-- Verilen metin --
::::
Hâlâ balığa çıkıp çıkmadığını sorduğumda, “Geçen seneye kadar gidiyordum. Kalp krizi geçirdim, stent takıldı, artık gitmiyorum” diyen Hasan amcaya balığın yol arkadaşı rakıyla arasını soruyorum…
40 senedir içmediğini belirtip, “Daha evvelce arkadaşlarla her akşam içerdim. Dokunmaya başlayınca, bıraktım” diyor.
Hasan Kozan’ın iki oğlu var. Eşini çocuklardan biri dört, diğeri altı yaşındayken kaybeden Hasan amca, çocuklarını üvey anne eline vermemek için evlenmediğini söylüyor. Birkaç ay önce gelinini kaybettiğini üzüntüyle anlatan Hasan amca, “Şimdi evde oğlum ve torunumla üç erkeğiz. Yine eski günlerdeki gibi olduk” diyor. Bir oğlunun balıkçı diğerinin Seferihisar’da muhasebecilik yaptığını söylerken, evlatlarıyla gurur duyduğunu sözlerine ekliyor.
Balıkçılığın yanında mandalina da dikmiş
Hasan amca zorlu yıllara rağmen balıkçılığı severek yaptığını anlatıyor. “Çok memnundum o devirde. Çok para kazanıyordum. Evim, mandalinalığım var çok şükür” diyor.
Balıkçılığın yanısıra bahçıvanlık yapan Hasan amca, mandalinayla ilk tanışan Sığacıklılardan. Hem satsuma yetiştirmiş hem de fidan üretip satmış.
::::
-- Görev --
Sığacıklı balıkçı Hasan amcayı anlatan yazıyı kaldığı yerden sürdürür müsün? Ardından gelen satırların bu metinle hiçbir ilgisi yoktur.
::::
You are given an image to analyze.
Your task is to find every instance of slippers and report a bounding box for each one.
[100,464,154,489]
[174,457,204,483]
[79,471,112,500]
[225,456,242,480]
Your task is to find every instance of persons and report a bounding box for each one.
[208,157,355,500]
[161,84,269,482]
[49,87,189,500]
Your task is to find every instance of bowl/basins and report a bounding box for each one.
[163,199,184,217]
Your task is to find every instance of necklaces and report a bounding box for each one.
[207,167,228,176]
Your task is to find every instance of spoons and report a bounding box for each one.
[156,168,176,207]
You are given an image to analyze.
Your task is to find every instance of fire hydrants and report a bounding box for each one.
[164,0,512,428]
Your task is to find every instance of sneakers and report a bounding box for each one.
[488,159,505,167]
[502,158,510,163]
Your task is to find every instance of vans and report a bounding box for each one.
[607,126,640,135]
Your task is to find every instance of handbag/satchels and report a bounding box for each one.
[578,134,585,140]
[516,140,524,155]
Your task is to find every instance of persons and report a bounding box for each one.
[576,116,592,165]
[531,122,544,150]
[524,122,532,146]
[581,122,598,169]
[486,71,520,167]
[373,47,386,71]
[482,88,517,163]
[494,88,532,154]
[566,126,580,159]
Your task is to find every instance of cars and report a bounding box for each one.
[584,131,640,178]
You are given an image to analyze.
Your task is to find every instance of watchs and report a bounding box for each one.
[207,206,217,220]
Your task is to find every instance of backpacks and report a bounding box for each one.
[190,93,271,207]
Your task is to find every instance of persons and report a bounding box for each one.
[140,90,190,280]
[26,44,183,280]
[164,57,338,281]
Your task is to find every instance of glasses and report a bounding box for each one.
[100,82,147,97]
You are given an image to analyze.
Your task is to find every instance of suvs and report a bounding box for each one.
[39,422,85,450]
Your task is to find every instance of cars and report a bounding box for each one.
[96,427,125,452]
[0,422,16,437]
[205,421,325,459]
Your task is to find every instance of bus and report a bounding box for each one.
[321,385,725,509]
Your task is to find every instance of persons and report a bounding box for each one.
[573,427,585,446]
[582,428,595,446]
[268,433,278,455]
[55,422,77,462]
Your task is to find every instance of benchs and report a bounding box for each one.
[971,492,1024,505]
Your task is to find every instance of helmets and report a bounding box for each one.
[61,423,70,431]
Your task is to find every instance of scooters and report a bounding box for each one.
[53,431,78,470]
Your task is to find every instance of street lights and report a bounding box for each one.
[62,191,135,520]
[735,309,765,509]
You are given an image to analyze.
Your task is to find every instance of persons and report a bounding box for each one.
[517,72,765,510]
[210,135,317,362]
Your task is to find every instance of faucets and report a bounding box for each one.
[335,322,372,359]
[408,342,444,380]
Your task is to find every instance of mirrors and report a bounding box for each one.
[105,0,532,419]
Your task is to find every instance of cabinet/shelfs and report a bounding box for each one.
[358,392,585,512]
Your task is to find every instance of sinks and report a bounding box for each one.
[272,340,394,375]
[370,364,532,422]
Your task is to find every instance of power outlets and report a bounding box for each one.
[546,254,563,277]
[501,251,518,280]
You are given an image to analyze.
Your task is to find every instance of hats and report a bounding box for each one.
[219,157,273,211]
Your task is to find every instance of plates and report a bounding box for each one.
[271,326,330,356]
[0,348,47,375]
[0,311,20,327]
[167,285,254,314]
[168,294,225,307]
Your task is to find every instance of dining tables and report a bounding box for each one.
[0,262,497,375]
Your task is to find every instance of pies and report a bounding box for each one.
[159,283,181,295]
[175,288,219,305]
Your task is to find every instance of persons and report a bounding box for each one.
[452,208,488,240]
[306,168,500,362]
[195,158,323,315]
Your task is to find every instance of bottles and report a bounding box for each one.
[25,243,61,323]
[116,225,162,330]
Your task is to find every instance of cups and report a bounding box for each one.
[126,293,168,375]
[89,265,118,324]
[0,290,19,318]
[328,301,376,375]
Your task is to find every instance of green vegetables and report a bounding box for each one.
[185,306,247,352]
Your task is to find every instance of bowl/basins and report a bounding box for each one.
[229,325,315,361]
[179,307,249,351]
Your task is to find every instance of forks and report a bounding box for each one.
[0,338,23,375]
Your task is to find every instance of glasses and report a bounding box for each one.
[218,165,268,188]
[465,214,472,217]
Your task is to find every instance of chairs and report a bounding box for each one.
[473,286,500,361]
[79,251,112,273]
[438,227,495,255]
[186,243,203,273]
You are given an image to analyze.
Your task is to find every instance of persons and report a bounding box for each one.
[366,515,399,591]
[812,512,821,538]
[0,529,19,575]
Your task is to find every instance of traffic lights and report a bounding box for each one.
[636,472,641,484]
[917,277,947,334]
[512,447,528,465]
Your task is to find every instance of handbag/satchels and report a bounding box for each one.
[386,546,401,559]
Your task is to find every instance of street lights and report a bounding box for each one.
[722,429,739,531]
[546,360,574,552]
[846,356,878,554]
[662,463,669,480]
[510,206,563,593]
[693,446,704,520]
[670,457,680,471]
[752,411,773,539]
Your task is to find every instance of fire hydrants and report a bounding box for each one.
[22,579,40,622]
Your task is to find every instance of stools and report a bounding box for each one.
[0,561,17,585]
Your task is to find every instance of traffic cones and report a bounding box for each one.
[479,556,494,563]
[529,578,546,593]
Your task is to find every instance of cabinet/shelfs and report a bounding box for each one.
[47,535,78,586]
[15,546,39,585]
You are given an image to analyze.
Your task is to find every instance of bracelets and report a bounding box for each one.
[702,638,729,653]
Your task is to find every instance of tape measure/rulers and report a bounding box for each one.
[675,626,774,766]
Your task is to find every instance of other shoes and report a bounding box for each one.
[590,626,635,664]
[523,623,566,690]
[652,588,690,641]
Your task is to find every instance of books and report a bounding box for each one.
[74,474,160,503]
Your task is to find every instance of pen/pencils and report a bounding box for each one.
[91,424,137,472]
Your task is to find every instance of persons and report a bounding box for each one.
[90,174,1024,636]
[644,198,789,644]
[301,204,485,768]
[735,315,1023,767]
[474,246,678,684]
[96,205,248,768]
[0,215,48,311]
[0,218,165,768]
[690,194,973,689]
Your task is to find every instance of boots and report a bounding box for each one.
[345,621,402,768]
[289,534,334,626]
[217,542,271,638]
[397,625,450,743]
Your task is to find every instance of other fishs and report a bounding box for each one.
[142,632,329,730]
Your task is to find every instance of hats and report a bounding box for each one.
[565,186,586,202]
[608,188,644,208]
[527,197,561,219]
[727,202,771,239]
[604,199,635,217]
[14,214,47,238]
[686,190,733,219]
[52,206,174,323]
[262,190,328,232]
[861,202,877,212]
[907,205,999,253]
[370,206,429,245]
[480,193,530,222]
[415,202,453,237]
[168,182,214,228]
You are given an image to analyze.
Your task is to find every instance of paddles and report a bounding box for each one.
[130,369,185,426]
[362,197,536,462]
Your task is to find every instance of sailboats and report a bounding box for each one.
::::
-- Çıktı --
Anlatıyor…
“Mandalinayı buraya Ahmet Salman getirdi ilk. İkinci Necati Yarar, sonra da herkese dağıldı. Mandalina tembel işi aslında. Hele şimdi damlama çıktı. Basıyosun düğmeye, kendi kendine gübresini makine veriyor. Bol para alıyordu herkes. Milleti tembel etti. Şimdi bozuldu ama. Bu sene tahmin ediyorum satılmaz mandalina, ihracat olmazsa zaten affedersin eşekler bile yemez mandalinayı. Ben 35 senedir hiç tüccar aramam. Aynı yere veririm. Tütün yasaklandı, bağsa hiç yok. Bir zamanlar buradan Seferihisar’a kadar her yer bağdı. Sonra onlar söküldü, tütün dikildi. Daha kârlı çıktı üzümden. Nar da çok iyiydi. Bir tanesi bir ya da bir buçuk kilo oluyordu. Bizim burada iki bahçe var. Gelirli bir şey.”
Bahçıvanlık içinse şunları söylüyor: “37 senedir bahçem var. Bahçıvanlık da yapıyordum. Patlıcan, biber, fasulye, pırasa diktik. Aklına ne geliyorsa diktik. DSİ artezyeni var, Eski Yol deriz biz. Taş dibinde bahçem… Seferihisar’dan İzmir Hali’ne en az 10 kamyon mal giderdi buradan. Burası yemez o kadar malı. izmir Hali’ne yollardık biz malları. Toplu fatura verirdi onlar da.”
Hasan amca İzmir deyince, fuar günlerini anımsıyor. “Eğlenceyle işimiz yoktu ama fuara giderdik, çoluk çocuk isterdi” diyor. Fuara iki oğlunu alıp, en çok Emel Sayın’ı dinlemeye gittiklerini anlatıyor.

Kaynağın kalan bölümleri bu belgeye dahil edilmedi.